Stated exercise
Resume the text below about NICO Holdings, the Malawian financial services group, and pick up right after its last line.

Source document
%%

NICO Holdings plc is a diversified financial services group and is listed on the Malawi Stock Exchange.

Overview 
NICO Holdings' headquarters are in Blantyre, Malawi, with operating presence in six African countries i.e. Malawi, Zambia, Tanzania, Uganda, Mozambique and Zimbabwe. The group offers a wide range of financial products and services which include: asset management, life assurance, retirement planning, general insurance, health insurance, banking, information technology and property management.

NICO Holdings was founded in 1971 as a short-term insurance company called National Insurance Company Limited. NICO became the first company to be listed on the Malawi Stock Exchange in 1996. Since then, the group has listed two of its subsidiaries on the stock market i.e. NBS Bank Plc in 2007 and ICON Properties Plc in 2019.

Member companies 
The companies that compose the NICO Holdings are organised into five divisions and include, but are not limited, to the following:

Insurance 

 NICO General Insurance Company – Blantyre, Malawi – 51% Shareholding – Offering short term insurance. Remaining 49% held by Sanlam.

%%

Records shown
%%

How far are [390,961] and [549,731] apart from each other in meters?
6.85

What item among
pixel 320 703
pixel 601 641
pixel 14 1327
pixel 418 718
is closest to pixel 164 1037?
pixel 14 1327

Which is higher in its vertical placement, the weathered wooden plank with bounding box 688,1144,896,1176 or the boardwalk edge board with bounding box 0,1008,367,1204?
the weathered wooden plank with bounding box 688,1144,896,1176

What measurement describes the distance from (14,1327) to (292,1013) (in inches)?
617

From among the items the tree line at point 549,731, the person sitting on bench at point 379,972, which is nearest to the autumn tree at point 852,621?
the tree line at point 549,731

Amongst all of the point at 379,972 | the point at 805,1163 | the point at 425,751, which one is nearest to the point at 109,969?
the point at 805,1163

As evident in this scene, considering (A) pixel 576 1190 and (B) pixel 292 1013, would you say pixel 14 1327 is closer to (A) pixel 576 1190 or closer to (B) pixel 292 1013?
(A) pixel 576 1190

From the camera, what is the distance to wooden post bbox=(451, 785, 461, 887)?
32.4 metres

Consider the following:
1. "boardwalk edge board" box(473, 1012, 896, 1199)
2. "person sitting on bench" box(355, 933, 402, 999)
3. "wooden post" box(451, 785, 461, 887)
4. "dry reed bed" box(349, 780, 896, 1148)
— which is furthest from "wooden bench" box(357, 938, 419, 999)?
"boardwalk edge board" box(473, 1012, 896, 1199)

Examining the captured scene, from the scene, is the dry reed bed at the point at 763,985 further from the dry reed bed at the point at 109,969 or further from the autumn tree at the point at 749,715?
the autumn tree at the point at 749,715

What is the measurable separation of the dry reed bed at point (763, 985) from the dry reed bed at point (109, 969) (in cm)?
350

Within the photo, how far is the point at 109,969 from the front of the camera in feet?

%%

Task answer
 NICO Life Insurance Company Limited – Blantyre, Malawi – 51% Shareholding – Offering long-term and life insurance. Remaining 49% held by Sanlam.
 NICO Insurance (Zambia) Limited – Lusaka, Zambia – 51% Shareholding – Offering short term insurance. Remaining 49% held by Sanlam.
 Sanlam General Insurance Tanzania – Dar es Salaam, Tanzania – 20% Shareholding – Offering General Insurance in Tanzania.
 Sanlam Mozambique Vida Companhia de Seguros, SA – Maputo, Mozambique – 34.30% Shareholding – Offering General Insurance

Banking 

 NBS Bank Plc – Blantyre, Malawi – 50.10% Shareholding – A midsized retail bank licensed by the Reserve Bank of Malawi. The shares of NBS Bank are listed on the MSE.
 Standard Bank Plc – Blantyre, Malawi – 19.89% Shareholding – A commercial bank licensed by the Reserve Bank of Malawi.

Asset Management 

 NICO Asset Managers Limited – Blantyre, Malawi – 100% Shareholding – Offering investment management services.

Technology 

 NICO Technologies Limited – Blantyre, Malawi – 100% Shareholding – Provider of IT solutions to the public sector, corporate and individual clients across Malawi.

Property 

 Group Fabricators & Manufacturers – Blantyre, Malawi – 100% Shareholding – A property holding company.
 ICON Properties Plc – Blantyre, Malawi – 62.71% Shareholding – A property holding company. The shares of ICON Properties Plc are listed on the MSE.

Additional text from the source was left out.